The focus on monitoring the health of the organisations culture had abruptly come to an end. The individuals and therefore the muscle memory had quickly been refocused before an effective handover had taken place and attention became more on process and transactional work and no longer on the ‘pink and fluffy’ stuff. Worst still, employees immediately assumed that ‘this culture’ stuff was not a priority and the journey they had begun was all a waste of time.

In over 20 plus years working in this field, I am both continually amazed and somewhat disheartened at the difference that exists in the relationship between leadership and the subject of workplace culture. Some get it, some don’t and some see it as something to support their wider personal ambitions by making a name for themselves. You are not necessarily invested in something just because you give it to someone else to do!

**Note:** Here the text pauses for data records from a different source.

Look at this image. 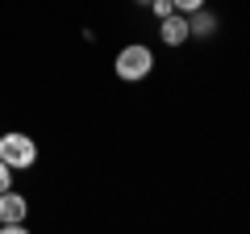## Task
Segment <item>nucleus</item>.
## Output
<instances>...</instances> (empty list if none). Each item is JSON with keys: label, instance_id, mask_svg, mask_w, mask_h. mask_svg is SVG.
<instances>
[{"label": "nucleus", "instance_id": "3", "mask_svg": "<svg viewBox=\"0 0 250 234\" xmlns=\"http://www.w3.org/2000/svg\"><path fill=\"white\" fill-rule=\"evenodd\" d=\"M159 34L167 46H184L188 38H192V25H188V13H171V17L159 21Z\"/></svg>", "mask_w": 250, "mask_h": 234}, {"label": "nucleus", "instance_id": "4", "mask_svg": "<svg viewBox=\"0 0 250 234\" xmlns=\"http://www.w3.org/2000/svg\"><path fill=\"white\" fill-rule=\"evenodd\" d=\"M25 213H29V205H25V197H17V192H0V226L4 222H25Z\"/></svg>", "mask_w": 250, "mask_h": 234}, {"label": "nucleus", "instance_id": "5", "mask_svg": "<svg viewBox=\"0 0 250 234\" xmlns=\"http://www.w3.org/2000/svg\"><path fill=\"white\" fill-rule=\"evenodd\" d=\"M188 25H192V38H213V34H217V17H213L208 9L188 13Z\"/></svg>", "mask_w": 250, "mask_h": 234}, {"label": "nucleus", "instance_id": "2", "mask_svg": "<svg viewBox=\"0 0 250 234\" xmlns=\"http://www.w3.org/2000/svg\"><path fill=\"white\" fill-rule=\"evenodd\" d=\"M117 75H121L125 84H138V80H146V75L154 71V54H150V46H142V42H134V46H125L121 54H117Z\"/></svg>", "mask_w": 250, "mask_h": 234}, {"label": "nucleus", "instance_id": "6", "mask_svg": "<svg viewBox=\"0 0 250 234\" xmlns=\"http://www.w3.org/2000/svg\"><path fill=\"white\" fill-rule=\"evenodd\" d=\"M150 13H154V17H171V13H175V4H171V0H154V4H150Z\"/></svg>", "mask_w": 250, "mask_h": 234}, {"label": "nucleus", "instance_id": "8", "mask_svg": "<svg viewBox=\"0 0 250 234\" xmlns=\"http://www.w3.org/2000/svg\"><path fill=\"white\" fill-rule=\"evenodd\" d=\"M9 188H13V167L0 159V192H9Z\"/></svg>", "mask_w": 250, "mask_h": 234}, {"label": "nucleus", "instance_id": "1", "mask_svg": "<svg viewBox=\"0 0 250 234\" xmlns=\"http://www.w3.org/2000/svg\"><path fill=\"white\" fill-rule=\"evenodd\" d=\"M0 159L9 163L13 171H25L38 163V142L29 134H17V130H9V134H0Z\"/></svg>", "mask_w": 250, "mask_h": 234}, {"label": "nucleus", "instance_id": "7", "mask_svg": "<svg viewBox=\"0 0 250 234\" xmlns=\"http://www.w3.org/2000/svg\"><path fill=\"white\" fill-rule=\"evenodd\" d=\"M175 4V13H196V9H205V0H171Z\"/></svg>", "mask_w": 250, "mask_h": 234}, {"label": "nucleus", "instance_id": "9", "mask_svg": "<svg viewBox=\"0 0 250 234\" xmlns=\"http://www.w3.org/2000/svg\"><path fill=\"white\" fill-rule=\"evenodd\" d=\"M138 4H146V9H150V4H154V0H138Z\"/></svg>", "mask_w": 250, "mask_h": 234}]
</instances>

Those leaders around them play the game of being interested but appear wary of the amount of light being shone on others if workplace culture development is being successful.

The silly internal politics and point scoring is a cultural trait that has seriously negative implications, not lease the creating of highly negative unwritten rules that sit below the surface and influence behaviour and decision making.

Yet workplace culture is so much more. It literally underpins success or failure. It directly impacts on reputation, it helps with efforts to keep people happy during their working day or makes them thoroughly miserable and just wanting to tun up, do their job and get home. It is a well-researched and known fact that culture and leadership are intrinsically linked and that the behaviours leaders tolerate and display shape the culture. By overseeing a reduction in commitment to workplace culture they signal that they do not see it as important. Commitment is not the same as the amount of resource. Being true to your principles and values are not resource dependant. Commitment to wanting a workplace culture that maintains or improves individual morale should not be an item on the resourcing agenda but a leadership focus that becomes more than a project of work for the HR department.

Our approach to supporting the development of workplace culture is very much focused on sustainability for the organisations we work with. Ultimately it requires the organisation to continue on the journey we help them start. This should see the health of workplace culture regularly monitored at a variety of levels and continual engagement and dialogue across the workforce to tackle any looming or predicted issues early

If workplace culture has been a programme of work in your organisation, consider who lead it, why it was done and was it a quick fix that had a shelf life? More importantly, will the focus be or has been maintained or does that purely rely on personalities?

Does a focus on the health of your workplace culture and any positive activities to improve it sit at the core of what you do – regardless of whether individual leadership comes and go?

An organisations culture, and all it entails can potentially impact adversely for many years after they have gone.